Photo of Wollemi pine leaves

Wollemi pine (Wollemia nobilis)

Species: Wollemi pine (Wollemia nobilis)

Status: Critically Endangered (CR)

Interesting Fact: The Wollemi pine is the only surviving member of an ancient group of plants that dates back to the time of the dinosaurs.

More information: An ancient and unusual tree, the Wollemi pine was thought to have been extinct for two million years before it was found growing in a remote gorge in Wollemi National Park, Australia, in 1994. This tall conifer produces both male and female cones on the same plant, with the female cones occurring on the higher branches and producing small, brown, papery seeds which are dispersed by the wind. The Wollemi pine can also reproduce vegetatively, resulting in numerous trunks arising from a single tree. Individuals of this long-lived species may potentially reach 500 to 1,000 years old.

• _Source material_
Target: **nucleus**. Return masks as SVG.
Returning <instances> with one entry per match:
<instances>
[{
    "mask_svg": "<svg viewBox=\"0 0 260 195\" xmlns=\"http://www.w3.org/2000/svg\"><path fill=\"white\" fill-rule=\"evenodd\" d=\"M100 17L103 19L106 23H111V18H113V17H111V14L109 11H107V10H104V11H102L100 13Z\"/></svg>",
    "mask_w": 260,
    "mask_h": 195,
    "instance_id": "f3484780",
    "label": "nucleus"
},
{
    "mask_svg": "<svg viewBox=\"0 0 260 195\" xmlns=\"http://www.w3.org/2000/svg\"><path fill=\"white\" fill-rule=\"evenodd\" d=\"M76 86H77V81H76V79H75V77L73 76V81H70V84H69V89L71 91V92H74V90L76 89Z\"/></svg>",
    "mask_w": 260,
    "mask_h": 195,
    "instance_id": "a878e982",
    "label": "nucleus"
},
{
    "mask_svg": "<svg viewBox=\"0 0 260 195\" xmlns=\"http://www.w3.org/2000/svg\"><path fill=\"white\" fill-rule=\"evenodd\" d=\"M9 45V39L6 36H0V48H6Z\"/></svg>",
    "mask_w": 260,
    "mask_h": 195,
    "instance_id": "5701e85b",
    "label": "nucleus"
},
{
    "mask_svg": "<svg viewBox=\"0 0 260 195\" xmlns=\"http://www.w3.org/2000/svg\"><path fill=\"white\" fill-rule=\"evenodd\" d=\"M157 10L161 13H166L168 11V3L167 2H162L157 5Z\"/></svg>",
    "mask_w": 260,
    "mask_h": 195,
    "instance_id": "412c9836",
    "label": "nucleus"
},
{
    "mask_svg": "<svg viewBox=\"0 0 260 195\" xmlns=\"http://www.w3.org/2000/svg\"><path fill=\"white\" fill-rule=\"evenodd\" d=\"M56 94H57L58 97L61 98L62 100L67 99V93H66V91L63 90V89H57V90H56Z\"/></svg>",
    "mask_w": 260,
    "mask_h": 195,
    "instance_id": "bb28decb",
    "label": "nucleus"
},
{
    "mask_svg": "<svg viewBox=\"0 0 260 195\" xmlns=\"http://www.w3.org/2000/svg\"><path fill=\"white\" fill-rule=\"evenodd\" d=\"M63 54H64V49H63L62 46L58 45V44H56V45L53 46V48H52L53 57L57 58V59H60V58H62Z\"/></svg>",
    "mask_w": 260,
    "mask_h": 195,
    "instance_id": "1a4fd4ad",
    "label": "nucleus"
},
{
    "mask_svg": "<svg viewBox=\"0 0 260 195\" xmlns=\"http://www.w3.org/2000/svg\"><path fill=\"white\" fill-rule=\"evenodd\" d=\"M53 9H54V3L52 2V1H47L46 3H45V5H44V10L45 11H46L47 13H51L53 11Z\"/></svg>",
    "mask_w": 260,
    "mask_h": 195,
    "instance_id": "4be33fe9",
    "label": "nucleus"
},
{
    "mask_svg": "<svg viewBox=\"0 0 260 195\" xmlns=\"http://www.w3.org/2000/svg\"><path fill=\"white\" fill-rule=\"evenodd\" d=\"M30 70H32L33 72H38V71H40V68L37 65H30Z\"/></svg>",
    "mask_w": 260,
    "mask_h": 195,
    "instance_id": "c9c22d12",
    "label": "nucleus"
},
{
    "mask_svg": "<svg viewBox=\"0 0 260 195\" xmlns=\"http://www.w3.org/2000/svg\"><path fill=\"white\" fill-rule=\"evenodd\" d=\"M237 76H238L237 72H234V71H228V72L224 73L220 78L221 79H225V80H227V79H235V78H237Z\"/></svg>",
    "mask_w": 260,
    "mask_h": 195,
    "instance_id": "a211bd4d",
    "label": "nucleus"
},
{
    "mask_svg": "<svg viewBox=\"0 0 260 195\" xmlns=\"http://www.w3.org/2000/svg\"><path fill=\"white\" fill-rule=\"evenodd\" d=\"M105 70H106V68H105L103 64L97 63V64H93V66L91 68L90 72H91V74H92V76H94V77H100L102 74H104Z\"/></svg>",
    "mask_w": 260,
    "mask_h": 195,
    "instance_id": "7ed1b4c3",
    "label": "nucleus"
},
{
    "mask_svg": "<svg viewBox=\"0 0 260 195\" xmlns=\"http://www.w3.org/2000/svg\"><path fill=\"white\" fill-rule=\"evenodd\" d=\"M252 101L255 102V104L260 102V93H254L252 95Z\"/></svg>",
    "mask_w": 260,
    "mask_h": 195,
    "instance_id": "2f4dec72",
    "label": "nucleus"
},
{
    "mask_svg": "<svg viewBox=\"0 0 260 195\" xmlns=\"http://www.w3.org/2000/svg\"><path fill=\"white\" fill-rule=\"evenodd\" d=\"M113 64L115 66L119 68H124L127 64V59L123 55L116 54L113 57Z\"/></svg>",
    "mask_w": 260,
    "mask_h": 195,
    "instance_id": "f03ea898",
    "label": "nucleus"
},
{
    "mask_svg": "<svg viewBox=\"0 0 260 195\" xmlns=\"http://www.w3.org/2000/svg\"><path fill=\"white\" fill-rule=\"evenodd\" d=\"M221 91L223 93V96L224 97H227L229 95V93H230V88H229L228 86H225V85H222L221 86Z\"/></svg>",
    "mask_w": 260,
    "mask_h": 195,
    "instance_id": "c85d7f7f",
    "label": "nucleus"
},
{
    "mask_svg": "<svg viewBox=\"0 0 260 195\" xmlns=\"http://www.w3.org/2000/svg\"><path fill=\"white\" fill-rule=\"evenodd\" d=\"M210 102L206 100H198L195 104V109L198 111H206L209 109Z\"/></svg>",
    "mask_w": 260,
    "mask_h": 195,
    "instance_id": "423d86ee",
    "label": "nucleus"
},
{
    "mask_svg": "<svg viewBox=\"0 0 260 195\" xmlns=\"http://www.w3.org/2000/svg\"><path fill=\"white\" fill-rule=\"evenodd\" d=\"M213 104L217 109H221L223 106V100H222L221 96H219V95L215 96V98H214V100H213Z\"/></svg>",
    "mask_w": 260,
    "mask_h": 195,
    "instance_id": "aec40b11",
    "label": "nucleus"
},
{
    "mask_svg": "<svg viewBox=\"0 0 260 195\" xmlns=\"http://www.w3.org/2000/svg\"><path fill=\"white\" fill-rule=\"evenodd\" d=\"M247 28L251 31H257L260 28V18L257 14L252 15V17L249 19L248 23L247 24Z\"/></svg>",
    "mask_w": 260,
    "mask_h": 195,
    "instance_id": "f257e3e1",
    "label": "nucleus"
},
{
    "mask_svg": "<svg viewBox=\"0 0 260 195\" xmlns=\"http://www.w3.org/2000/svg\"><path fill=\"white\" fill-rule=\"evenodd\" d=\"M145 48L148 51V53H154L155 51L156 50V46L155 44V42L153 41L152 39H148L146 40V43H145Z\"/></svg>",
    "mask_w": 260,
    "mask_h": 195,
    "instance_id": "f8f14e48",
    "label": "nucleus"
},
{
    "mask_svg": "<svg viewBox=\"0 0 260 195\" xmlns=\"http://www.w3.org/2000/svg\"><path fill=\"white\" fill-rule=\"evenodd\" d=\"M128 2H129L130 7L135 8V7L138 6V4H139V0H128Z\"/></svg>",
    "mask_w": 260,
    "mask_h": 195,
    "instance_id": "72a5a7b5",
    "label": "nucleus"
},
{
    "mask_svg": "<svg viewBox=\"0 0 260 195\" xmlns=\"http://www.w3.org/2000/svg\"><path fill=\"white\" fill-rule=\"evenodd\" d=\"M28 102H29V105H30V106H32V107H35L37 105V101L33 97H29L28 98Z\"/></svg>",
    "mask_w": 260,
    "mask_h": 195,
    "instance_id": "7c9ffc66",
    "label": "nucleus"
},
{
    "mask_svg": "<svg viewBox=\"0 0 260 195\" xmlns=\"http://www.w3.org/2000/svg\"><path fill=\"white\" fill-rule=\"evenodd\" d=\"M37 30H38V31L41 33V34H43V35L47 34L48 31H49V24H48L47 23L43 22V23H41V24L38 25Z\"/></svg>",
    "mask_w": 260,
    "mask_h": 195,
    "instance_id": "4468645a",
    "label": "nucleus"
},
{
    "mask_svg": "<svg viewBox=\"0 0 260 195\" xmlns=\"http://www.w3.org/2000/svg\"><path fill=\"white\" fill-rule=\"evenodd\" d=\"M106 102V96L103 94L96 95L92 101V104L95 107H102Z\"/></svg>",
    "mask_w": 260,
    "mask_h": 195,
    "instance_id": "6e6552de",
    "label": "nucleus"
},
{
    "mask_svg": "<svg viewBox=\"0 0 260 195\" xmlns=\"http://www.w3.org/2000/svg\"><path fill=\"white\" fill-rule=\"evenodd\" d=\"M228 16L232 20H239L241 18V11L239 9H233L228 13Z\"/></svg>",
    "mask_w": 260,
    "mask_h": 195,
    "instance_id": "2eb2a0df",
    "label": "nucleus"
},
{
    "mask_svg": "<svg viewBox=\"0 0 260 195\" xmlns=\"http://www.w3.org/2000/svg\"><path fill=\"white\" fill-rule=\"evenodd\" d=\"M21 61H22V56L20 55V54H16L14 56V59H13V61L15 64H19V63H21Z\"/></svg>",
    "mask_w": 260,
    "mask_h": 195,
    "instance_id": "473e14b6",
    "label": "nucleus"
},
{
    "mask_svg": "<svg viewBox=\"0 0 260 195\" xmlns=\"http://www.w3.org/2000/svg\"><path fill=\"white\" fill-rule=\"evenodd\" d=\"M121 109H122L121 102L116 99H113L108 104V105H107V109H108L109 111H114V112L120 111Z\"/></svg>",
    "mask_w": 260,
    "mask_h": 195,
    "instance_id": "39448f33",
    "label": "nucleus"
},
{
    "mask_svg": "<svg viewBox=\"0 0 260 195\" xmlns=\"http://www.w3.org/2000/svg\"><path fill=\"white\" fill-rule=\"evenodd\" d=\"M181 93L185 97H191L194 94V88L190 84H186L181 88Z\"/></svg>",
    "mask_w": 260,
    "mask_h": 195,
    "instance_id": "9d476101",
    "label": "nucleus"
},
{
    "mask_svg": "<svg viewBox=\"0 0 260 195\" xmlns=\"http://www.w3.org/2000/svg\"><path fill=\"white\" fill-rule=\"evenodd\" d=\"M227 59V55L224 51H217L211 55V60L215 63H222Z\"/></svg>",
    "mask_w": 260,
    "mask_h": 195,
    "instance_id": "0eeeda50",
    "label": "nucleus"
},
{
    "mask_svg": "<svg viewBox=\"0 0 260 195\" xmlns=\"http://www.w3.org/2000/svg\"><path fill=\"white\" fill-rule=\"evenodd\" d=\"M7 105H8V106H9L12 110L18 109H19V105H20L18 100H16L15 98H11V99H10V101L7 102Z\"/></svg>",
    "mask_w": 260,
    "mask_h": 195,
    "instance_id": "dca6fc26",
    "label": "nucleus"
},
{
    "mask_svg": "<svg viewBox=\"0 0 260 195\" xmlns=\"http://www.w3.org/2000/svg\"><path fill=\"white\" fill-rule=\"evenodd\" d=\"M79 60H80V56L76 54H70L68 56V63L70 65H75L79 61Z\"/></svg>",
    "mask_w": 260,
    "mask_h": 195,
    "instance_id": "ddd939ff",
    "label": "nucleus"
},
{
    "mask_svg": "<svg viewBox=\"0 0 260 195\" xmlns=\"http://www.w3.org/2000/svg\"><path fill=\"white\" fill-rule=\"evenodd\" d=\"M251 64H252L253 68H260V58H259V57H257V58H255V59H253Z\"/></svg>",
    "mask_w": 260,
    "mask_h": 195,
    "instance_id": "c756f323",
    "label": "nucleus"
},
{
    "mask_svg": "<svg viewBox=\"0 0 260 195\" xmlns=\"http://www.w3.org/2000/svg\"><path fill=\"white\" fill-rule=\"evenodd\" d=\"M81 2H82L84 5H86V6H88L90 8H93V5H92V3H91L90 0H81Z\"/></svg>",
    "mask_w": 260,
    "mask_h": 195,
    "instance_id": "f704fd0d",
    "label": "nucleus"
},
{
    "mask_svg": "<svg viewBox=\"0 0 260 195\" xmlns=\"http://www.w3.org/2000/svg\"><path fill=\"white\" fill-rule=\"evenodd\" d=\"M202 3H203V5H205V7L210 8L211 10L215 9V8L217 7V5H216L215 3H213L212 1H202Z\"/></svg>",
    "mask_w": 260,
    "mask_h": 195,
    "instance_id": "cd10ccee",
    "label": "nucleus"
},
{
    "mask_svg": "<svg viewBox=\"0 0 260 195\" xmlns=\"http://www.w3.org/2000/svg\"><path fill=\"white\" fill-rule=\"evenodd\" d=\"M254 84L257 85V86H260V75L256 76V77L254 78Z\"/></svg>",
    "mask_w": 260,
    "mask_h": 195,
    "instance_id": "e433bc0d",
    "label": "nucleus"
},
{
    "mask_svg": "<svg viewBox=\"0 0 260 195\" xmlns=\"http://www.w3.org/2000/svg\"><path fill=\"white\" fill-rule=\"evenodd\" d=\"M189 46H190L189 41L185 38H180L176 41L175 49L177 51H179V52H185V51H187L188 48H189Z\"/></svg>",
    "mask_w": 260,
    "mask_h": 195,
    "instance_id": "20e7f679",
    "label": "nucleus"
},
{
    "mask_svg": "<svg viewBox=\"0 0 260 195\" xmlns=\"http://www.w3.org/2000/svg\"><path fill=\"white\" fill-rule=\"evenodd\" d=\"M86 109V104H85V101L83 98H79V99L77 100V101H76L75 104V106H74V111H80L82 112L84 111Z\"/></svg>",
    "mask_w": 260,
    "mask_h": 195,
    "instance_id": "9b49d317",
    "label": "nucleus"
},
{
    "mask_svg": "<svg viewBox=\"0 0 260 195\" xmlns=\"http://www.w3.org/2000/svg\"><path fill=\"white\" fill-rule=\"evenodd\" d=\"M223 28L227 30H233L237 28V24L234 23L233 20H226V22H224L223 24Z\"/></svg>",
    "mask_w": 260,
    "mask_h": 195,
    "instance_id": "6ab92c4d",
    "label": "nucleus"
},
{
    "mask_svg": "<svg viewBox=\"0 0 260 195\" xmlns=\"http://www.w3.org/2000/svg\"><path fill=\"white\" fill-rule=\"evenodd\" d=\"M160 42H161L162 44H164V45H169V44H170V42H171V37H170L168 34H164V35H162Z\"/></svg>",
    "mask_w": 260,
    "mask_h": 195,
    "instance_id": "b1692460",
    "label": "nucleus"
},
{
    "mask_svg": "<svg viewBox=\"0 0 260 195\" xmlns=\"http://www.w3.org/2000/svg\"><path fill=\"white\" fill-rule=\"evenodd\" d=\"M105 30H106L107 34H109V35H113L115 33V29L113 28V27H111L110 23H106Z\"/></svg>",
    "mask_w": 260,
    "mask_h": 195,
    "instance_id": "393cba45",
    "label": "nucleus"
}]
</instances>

• _Problems to work on_
1 - Set down the part of the Wollemi pine text between "Species: Wollemi pine" and "of the dinosaurs.", inclusive, word for word.
2 - In the Wollemi pine text, what year was the tree found growing in a remote gorge in Wollemi National Park?

• _Responses to the tasks_
1 -
Species: Wollemi pine (Wollemia nobilis)

Status: Critically Endangered (CR)

Interesting Fact: The Wollemi pine is the only surviving member of an ancient group of plants that dates back to the time of the dinosaurs.

2 - 1994